Dubbed: 'Creativity for Employment and Business Opportunity' (CEBO), the training is part of a regional programme developed by the CARICOM Secretariat, which is targeted at young people 15 to 29 years old. Jamaica is the first country to benefit under the initiative, which got underway on Thursday at the Kingston Youth Information Centre, 16A Half-Way-Tree Road.
Deputy Programme Manager, CARICOM Secretariat, Dr. Heather Johnson, in her address at the opening ceremony, said the training is intended to inspire and motivate entrepreneurial interest and action among the participants.
She said that similar workshops will be conducted in Dominica, the Bahamas, St Kitts and Nevis, and Belize.
According to Dr. Johnson, the training will equip young persons to better appreciate and understand the Caribbean Community as the setting in which they can realize their dreams and aspirations, as well as to access business development opportunities under the CARICOM Single Market and Economy (CSME).
She said that "entrepreneurship development might not solve all the problems but it will help us to move closer as a region to the goal of economic resilience."
Minister of Youth and Culture, Hon. Lisa Hanna, said the Government is committed to empowering young people “to create their own possibilities."

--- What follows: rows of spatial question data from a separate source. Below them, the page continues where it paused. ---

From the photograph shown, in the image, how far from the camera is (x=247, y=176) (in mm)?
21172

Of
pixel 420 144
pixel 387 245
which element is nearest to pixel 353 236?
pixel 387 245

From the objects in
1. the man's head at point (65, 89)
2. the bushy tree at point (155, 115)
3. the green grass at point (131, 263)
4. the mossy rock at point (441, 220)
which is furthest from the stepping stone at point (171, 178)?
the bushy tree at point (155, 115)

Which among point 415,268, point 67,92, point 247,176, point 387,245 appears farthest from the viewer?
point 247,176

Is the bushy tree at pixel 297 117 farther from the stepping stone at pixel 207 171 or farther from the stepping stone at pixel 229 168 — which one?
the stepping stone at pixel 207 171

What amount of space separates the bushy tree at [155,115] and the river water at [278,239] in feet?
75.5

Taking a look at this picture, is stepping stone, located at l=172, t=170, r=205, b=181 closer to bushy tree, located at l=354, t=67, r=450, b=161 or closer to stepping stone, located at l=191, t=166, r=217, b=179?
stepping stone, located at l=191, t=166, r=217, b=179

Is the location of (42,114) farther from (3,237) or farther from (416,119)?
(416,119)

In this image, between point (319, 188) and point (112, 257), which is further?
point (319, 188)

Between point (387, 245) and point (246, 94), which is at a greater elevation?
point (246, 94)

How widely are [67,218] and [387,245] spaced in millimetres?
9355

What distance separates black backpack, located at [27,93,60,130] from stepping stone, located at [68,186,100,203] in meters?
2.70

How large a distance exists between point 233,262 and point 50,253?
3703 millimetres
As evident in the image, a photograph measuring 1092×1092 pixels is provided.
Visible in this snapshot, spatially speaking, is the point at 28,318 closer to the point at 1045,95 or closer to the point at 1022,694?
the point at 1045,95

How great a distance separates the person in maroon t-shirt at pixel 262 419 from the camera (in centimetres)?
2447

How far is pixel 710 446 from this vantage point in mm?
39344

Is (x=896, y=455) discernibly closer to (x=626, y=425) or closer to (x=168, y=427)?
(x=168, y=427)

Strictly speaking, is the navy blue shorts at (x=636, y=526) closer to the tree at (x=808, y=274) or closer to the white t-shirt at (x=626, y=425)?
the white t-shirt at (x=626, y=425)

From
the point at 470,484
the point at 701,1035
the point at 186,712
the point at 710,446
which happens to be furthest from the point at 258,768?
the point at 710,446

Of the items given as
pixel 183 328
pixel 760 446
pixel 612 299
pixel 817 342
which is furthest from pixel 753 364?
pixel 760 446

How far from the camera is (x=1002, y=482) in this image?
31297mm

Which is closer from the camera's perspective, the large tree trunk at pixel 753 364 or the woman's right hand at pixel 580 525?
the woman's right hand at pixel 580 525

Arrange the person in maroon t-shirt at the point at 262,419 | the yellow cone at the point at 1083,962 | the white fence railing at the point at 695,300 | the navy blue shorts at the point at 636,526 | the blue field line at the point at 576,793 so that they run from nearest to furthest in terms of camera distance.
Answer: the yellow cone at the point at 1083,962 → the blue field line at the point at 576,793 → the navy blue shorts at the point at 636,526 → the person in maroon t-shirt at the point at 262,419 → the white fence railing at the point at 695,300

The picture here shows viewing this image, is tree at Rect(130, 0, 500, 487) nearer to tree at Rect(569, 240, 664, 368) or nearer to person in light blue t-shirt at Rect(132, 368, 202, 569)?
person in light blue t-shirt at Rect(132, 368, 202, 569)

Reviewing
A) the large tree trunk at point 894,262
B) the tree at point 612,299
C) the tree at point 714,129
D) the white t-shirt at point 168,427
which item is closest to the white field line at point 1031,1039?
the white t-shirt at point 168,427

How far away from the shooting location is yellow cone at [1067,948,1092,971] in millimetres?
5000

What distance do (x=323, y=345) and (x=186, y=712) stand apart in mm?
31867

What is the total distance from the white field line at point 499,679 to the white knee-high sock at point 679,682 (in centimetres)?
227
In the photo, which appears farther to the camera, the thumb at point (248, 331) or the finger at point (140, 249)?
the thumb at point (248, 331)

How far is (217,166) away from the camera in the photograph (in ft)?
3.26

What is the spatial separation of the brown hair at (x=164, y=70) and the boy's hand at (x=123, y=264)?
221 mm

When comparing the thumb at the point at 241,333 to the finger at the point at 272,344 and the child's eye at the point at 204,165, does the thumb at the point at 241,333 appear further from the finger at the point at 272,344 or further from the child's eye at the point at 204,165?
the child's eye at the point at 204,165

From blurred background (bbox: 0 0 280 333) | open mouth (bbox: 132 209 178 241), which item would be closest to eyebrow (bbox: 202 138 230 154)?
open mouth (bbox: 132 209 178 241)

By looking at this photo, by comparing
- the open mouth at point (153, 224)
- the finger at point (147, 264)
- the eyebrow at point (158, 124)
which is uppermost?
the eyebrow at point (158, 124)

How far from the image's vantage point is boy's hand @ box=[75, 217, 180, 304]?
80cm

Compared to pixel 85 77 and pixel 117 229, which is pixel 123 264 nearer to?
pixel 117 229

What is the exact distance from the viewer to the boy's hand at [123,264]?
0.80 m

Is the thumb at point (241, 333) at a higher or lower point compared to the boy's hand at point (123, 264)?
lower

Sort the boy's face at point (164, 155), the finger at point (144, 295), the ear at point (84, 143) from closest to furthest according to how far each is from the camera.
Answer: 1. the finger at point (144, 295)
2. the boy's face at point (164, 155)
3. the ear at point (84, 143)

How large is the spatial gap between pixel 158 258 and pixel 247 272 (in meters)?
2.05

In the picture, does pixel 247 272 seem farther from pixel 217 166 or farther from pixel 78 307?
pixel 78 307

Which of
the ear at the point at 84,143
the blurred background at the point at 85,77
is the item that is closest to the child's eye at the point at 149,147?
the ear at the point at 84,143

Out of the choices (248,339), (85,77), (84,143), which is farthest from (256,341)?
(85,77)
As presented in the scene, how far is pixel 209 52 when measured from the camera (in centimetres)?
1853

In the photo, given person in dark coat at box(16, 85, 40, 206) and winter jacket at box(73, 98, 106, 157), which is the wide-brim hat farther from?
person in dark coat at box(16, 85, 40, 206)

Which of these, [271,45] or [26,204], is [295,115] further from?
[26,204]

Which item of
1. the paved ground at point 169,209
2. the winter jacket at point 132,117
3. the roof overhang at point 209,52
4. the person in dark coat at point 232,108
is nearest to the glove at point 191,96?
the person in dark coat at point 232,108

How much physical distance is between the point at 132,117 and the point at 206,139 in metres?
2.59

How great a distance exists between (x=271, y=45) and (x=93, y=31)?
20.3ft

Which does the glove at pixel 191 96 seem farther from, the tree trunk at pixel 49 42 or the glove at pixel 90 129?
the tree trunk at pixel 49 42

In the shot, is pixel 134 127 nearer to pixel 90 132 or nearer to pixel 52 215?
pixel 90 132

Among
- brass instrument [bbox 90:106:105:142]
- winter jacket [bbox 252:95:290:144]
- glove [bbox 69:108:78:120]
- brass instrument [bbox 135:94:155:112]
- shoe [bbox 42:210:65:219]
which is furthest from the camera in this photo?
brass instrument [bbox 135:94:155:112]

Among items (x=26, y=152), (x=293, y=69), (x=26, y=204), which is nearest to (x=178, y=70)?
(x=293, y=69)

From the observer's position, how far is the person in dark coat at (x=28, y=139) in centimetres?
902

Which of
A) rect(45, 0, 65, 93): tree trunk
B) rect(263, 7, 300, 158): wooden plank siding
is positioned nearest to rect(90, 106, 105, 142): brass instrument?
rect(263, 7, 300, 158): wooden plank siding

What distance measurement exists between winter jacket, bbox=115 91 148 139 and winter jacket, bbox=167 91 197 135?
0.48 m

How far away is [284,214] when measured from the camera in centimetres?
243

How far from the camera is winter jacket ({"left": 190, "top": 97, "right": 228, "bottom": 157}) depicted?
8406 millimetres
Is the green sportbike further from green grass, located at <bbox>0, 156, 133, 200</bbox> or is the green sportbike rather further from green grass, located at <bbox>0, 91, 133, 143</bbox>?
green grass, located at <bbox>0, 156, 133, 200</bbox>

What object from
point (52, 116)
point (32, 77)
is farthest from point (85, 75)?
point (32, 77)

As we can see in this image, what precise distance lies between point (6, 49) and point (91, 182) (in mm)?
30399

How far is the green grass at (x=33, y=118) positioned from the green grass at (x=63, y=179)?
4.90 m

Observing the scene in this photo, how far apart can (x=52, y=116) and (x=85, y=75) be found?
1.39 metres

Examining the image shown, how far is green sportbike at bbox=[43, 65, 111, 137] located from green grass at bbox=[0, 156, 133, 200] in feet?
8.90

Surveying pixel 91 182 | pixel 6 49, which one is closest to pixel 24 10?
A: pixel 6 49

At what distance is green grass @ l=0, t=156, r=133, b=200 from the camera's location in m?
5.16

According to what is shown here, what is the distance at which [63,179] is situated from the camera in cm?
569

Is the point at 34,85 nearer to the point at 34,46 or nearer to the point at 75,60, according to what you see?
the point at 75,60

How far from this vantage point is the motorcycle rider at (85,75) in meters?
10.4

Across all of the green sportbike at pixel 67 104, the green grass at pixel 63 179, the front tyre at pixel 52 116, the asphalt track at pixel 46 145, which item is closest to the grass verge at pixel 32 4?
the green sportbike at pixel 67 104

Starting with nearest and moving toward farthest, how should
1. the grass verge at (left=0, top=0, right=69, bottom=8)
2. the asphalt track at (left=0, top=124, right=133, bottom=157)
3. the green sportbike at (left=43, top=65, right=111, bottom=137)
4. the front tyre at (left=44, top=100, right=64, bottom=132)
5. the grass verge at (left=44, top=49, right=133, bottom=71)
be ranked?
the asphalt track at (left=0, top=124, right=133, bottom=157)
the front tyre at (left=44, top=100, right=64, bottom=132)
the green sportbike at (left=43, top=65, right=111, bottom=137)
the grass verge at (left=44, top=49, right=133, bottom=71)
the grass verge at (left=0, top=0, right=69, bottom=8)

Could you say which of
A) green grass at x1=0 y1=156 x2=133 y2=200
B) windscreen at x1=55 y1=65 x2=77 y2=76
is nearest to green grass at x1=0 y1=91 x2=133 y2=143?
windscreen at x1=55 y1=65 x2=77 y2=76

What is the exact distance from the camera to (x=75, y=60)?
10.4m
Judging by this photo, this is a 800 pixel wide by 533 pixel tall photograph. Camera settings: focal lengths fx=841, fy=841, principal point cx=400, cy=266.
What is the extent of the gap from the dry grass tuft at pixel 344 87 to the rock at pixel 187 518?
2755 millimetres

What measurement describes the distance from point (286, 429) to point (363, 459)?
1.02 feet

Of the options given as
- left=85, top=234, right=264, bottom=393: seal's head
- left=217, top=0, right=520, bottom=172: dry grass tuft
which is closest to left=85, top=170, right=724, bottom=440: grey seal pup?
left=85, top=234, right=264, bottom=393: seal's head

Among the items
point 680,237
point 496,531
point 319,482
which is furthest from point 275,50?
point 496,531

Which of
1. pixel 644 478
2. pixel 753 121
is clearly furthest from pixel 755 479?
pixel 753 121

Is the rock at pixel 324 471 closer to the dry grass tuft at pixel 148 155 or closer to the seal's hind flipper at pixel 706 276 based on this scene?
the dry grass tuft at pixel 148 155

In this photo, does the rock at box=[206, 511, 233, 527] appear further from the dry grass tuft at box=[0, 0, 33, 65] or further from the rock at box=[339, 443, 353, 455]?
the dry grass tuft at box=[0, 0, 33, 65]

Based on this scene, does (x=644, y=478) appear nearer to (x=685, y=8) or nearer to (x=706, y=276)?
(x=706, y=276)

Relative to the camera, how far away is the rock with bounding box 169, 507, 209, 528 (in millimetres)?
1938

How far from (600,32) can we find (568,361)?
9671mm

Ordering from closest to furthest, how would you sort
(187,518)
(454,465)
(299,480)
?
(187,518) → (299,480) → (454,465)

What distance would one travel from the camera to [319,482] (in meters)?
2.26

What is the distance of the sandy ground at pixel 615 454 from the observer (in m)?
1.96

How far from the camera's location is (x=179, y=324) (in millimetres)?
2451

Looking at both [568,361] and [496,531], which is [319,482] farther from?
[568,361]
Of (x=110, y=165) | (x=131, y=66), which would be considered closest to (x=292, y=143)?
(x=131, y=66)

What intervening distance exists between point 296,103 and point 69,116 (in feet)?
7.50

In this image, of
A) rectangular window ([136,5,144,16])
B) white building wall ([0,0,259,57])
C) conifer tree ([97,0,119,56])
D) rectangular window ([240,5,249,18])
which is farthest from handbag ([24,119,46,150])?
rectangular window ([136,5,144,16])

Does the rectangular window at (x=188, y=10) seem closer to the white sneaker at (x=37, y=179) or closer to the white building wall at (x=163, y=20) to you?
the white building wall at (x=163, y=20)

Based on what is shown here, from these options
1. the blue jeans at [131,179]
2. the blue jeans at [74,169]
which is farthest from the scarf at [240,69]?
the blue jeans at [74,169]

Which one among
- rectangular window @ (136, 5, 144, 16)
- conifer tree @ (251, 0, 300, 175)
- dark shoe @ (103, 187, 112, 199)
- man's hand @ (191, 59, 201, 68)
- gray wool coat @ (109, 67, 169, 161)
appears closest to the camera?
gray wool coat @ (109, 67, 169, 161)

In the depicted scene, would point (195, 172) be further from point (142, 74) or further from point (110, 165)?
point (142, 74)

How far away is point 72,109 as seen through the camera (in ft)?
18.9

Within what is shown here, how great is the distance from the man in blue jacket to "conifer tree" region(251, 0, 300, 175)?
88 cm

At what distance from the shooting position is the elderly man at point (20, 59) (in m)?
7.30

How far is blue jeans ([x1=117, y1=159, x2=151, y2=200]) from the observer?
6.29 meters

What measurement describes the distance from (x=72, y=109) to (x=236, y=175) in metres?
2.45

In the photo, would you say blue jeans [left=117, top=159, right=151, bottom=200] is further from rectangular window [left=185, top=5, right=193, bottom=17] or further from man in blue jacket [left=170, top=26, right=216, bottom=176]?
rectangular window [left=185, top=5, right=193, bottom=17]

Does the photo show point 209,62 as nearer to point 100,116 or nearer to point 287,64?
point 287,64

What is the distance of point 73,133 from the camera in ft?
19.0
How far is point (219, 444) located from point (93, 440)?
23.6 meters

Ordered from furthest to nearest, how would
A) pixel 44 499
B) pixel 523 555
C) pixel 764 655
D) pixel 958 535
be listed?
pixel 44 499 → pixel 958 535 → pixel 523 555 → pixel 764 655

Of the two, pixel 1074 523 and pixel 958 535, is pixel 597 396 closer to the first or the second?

She stated that while efforts are being made to put the country on a path of fiscal development and growth, “the country cannot neglect our young people."
"We want to give you opportunities that will make you access and develop a small business idea that you might have," she stated.
She informed that there are plans by the Ministry to hold similar workshops in other parishes so as to encourage more young persons to create their own jobs.
"We don’t want young people just sitting thinking that all is lost. We want to be able to say to you, here is some training, here is a way to develop that and also to provide you with a grant to get started," she added.
"It might not be big, but we want to give you a stipend to put it to good use and I ask you, take the grant and use it towards the training that you would actually get," Minister Hanna said.
CEBO was developed after research conducted by the CARICOM Commission on Youth Development in 2010, revealed that the major concerns facing young people across the region were crime and violence.
Coming out of the report, the CARICOM Heads of Government established youth entrepreneurship development as a regional priority for countering high unemployment levels, and reducing crime and violence and drug abuse among young people.
The local training programme is being conducted with support from the National Centre for Youth Development (NCYD), Ministry of Youth and Culture, Institute of Law and Economics, and the Eastern Peace Centre of the Dispute Resolution Foundation.